Macs are quite secure, also. At least they are now. Who knows what will happen as Apple switches to Intel for their chips.


----------



## Heather (Jun 13, 2006)

SlipperFan said:


> Macs are quite secure, also. At least they are now. Who knows what will happen as Apple switches to Intel for their chips.



What SF said...I worry more now.


----------



## lindafrog (Jun 13, 2006)

How about furniture that is old but not obsolete. My gold velveteen couch has been moving around with me since 1976. Its 6 foot long and continues to claims victims who fall asleep on it because its still so comfy. :
Happy growing from
Linda in Michigan -
where its still in the 40's at night. Will I ever be able to put the orchids outside for the summer.?


----------



## bwester (Jun 13, 2006)

SlipperFan said:


> Macs are quite secure, also. At least they are now. Who knows what will happen as Apple switches to Intel for their chips.

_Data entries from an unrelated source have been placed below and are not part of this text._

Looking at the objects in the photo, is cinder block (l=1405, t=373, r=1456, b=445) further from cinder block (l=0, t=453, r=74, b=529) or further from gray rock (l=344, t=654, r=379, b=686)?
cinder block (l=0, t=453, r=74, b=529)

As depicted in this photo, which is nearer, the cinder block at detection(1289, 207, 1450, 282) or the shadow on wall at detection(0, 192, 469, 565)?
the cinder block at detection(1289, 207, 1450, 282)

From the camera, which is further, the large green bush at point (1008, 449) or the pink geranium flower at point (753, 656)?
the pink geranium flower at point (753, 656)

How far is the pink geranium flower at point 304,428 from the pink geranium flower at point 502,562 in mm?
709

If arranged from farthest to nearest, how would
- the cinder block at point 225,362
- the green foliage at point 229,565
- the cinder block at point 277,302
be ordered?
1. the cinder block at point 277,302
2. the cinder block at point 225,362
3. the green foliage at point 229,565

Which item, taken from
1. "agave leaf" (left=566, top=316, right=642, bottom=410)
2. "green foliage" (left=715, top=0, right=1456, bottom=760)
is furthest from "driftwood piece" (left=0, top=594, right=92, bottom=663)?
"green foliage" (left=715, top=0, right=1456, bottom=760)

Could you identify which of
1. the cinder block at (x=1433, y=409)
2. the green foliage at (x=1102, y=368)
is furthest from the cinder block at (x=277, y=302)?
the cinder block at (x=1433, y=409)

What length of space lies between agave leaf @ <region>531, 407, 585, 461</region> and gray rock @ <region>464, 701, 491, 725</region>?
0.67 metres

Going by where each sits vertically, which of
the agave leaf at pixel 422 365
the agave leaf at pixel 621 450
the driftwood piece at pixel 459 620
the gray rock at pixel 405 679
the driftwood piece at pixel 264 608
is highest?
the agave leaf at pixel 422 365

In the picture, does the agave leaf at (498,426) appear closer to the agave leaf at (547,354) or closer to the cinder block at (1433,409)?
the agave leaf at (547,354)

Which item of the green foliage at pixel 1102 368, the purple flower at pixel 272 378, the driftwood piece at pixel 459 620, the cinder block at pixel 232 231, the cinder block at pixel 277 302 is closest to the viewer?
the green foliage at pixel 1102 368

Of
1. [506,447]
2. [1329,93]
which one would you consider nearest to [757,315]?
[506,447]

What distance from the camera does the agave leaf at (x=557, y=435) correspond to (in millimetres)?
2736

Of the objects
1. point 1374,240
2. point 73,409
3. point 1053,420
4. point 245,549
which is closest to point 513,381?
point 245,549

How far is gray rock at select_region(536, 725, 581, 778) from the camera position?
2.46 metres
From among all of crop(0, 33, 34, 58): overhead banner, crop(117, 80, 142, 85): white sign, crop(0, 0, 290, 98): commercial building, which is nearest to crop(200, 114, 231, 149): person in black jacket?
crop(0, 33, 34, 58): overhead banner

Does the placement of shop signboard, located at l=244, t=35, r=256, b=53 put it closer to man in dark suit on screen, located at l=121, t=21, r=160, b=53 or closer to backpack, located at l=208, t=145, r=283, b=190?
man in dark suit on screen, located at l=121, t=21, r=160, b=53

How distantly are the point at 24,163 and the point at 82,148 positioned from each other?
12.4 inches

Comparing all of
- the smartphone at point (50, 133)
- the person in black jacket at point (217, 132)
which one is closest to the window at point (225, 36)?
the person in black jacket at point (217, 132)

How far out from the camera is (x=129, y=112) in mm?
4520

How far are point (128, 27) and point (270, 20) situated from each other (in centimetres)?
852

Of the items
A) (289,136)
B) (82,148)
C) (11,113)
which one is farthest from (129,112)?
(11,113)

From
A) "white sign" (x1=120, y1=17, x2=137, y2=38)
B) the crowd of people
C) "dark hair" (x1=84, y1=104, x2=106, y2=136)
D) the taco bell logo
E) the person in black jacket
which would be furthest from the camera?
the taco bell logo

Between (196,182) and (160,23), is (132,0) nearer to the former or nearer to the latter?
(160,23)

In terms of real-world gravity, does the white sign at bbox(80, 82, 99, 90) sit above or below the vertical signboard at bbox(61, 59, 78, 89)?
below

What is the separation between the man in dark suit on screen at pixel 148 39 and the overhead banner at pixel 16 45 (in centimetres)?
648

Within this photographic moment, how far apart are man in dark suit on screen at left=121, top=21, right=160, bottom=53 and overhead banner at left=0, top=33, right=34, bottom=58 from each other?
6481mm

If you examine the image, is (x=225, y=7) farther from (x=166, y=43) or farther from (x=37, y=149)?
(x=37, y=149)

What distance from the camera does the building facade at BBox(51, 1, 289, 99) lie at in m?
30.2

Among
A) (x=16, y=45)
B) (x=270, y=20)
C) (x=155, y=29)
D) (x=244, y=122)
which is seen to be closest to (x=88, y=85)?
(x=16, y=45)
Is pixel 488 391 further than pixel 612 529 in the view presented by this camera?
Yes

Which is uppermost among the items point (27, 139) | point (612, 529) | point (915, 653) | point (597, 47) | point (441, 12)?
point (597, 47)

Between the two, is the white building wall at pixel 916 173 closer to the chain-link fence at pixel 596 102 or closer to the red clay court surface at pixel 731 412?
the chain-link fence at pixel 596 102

Macs are secure now because OsX is a UNIX based OS. And UNIX is rock solid.


----------



## SlipperFan (Jun 14, 2006)

bwester said:


> Macs are secure now because OsX is a UNIX based OS. And UNIX is rock solid.



Yes, that is true. Maybe the worry is more what will happen with all the old software. Until Apple switched to OSX, you never had to worry about compatibility. Now everyone has switched to new software for OSX, and Apple is switching to Intel chips -- which means more incompatibility eventually. 

By the way, I am a die-hard Apple/Mac fan. A little disgusted, but still a die-hard fan.


----------



## bwester (Jun 14, 2006)

I'm afraid Intel will bring them down a bit. I wanted a mac till that happened, I'm a big AMD fan.


----------



## Heather (Jun 14, 2006)

bwester said:


> I'm afraid Intel will bring them down a bit. I wanted a mac till that happened, I'm a big AMD fan.



I too wish they had gone w/ AMD...will be interesting to see how this plays out.


----------